Выпишите без изменений отрывок из приведенного ниже текста о кратере на симпосии, между словами «Кратер являет собой» и «ненароком не ошибся.» включительно.

[Фрагмент документа]:

-----

Кратер являет собой центр симпосия и маркирует не только и не столько общую «тему» того или иного этапа дружеской попойки, но и, прежде всего, упорядоченность и «правильность» происходящего. Поскольку именно в нем совершается таинство пропорционального смешения вина с водой и, таким образом, «усмиряется» потенциальная опасность наркотика. Весьма показательно в этом отношении изображение на ободе одного из греческих кратеров (рис. 2)[12]. Хоровод пляшущих фигурок здесь четко распадается на две половины. Одна, в центре которой сидит на троне Дионис, состоит из сатиров и менад, обычной мифологической свиты бога. Центр другой половины, практически симметричный Дионису, маркирован кратером, и здесь по обе стороны от кратера пляшут, дурачатся и играют на музыкальных инструментах люди. Между двумя «полухориями» оставлен зазор — чтобы зритель ненароком не ошибся.

-----

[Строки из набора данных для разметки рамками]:
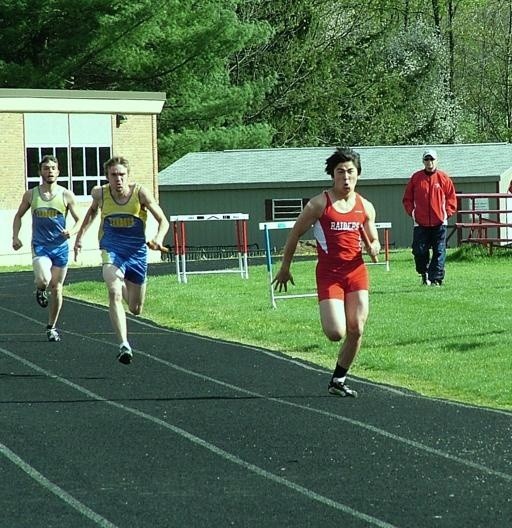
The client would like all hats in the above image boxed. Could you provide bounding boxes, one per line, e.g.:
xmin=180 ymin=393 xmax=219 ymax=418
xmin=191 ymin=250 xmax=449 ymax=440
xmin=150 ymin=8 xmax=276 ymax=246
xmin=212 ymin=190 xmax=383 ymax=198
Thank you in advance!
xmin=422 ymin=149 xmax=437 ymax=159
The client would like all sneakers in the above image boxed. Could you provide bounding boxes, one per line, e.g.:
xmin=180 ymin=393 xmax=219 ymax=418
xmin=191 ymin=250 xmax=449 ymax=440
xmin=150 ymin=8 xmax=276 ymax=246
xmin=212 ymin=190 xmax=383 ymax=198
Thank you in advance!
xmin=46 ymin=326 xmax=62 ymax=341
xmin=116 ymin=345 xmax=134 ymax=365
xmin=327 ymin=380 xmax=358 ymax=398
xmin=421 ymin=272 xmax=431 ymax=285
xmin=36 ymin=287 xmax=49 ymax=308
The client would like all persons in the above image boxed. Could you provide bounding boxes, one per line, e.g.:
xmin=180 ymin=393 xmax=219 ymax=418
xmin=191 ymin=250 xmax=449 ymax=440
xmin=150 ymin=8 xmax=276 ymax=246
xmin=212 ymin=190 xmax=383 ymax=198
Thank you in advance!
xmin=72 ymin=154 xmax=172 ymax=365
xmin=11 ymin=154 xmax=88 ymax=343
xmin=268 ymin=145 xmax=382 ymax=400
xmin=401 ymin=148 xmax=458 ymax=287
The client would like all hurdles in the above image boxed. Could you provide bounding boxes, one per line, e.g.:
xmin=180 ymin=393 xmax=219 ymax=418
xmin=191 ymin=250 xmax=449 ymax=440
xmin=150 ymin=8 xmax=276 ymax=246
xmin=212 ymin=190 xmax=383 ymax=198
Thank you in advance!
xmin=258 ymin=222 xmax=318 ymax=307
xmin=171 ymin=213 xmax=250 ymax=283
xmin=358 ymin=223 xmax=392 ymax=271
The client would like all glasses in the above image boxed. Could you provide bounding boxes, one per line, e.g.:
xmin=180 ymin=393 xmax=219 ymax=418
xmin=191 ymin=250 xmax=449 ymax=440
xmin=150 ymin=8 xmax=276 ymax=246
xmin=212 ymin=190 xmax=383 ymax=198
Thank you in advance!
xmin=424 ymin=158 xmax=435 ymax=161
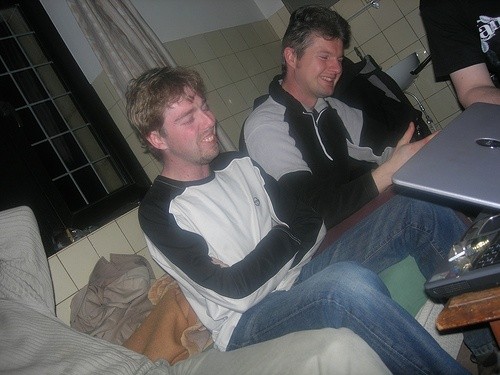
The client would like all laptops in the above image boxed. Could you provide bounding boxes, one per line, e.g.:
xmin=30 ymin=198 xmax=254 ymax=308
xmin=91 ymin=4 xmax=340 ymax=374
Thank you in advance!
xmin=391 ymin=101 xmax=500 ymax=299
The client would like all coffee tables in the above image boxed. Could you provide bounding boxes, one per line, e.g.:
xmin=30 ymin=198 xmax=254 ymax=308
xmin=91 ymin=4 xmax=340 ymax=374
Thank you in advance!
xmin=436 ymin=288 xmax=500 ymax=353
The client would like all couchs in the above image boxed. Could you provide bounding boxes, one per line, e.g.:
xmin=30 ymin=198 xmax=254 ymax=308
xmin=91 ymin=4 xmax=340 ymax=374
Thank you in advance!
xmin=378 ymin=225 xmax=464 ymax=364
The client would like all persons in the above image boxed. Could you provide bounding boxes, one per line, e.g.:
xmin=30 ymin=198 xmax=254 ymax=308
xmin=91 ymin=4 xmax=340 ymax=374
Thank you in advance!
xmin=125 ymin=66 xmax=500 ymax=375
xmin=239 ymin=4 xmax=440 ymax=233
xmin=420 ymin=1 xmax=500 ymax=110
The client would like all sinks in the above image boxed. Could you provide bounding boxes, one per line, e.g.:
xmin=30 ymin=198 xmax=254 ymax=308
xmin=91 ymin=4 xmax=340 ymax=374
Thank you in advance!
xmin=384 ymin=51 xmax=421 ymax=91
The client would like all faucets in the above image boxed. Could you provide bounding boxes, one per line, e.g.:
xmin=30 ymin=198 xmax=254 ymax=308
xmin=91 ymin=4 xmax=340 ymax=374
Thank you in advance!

-----

[Решение задачи]:
Кратер являет собой центр симпосия и маркирует не только и не столько общую «тему» того или иного этапа дружеской попойки, но и, прежде всего, упорядоченность и «правильность» происходящего. Поскольку именно в нем совершается таинство пропорционального смешения вина с водой и, таким образом, «усмиряется» потенциальная опасность наркотика. Весьма показательно в этом отношении изображение на ободе одного из греческих кратеров (рис. 2)[12]. Хоровод пляшущих фигурок здесь четко распадается на две половины. Одна, в центре которой сидит на троне Дионис, состоит из сатиров и менад, обычной мифологической свиты бога. Центр другой половины, практически симметричный Дионису, маркирован кратером, и здесь по обе стороны от кратера пляшут, дурачатся и играют на музыкальных инструментах люди. Между двумя «полухориями» оставлен зазор — чтобы зритель ненароком не ошибся.